▸ **WHAT TO WORK ON**
Find the lines in the material below that include the word "fraction", count them, and give that count alone.

▸ **DATA RECORDS**
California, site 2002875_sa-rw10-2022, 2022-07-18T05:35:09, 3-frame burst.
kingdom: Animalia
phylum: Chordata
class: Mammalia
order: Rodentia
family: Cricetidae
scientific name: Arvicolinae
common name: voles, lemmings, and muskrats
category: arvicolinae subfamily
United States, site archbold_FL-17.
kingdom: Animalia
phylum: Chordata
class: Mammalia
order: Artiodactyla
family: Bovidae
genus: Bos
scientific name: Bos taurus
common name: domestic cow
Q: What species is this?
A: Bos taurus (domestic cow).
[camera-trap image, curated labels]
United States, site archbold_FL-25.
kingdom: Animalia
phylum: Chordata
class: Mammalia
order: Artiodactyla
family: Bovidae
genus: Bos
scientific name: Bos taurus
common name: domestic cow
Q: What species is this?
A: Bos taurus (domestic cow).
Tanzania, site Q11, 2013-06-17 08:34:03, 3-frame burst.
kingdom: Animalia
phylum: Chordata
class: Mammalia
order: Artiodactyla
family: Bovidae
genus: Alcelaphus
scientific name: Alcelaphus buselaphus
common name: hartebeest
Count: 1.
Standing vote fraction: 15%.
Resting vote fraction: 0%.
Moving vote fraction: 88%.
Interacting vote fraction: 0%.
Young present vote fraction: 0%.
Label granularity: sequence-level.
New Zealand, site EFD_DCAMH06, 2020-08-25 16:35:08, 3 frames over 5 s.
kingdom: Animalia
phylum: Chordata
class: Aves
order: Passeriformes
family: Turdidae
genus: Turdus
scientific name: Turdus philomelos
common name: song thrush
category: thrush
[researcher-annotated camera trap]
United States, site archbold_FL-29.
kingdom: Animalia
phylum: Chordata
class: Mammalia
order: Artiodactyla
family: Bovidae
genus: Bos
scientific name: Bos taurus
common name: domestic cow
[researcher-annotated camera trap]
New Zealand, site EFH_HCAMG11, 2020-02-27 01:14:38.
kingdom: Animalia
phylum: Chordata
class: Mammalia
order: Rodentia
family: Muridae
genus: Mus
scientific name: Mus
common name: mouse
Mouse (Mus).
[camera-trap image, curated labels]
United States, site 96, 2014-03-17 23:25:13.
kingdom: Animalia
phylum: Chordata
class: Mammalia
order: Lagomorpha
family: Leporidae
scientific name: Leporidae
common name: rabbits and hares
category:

▸ **ANSWER AREA**
5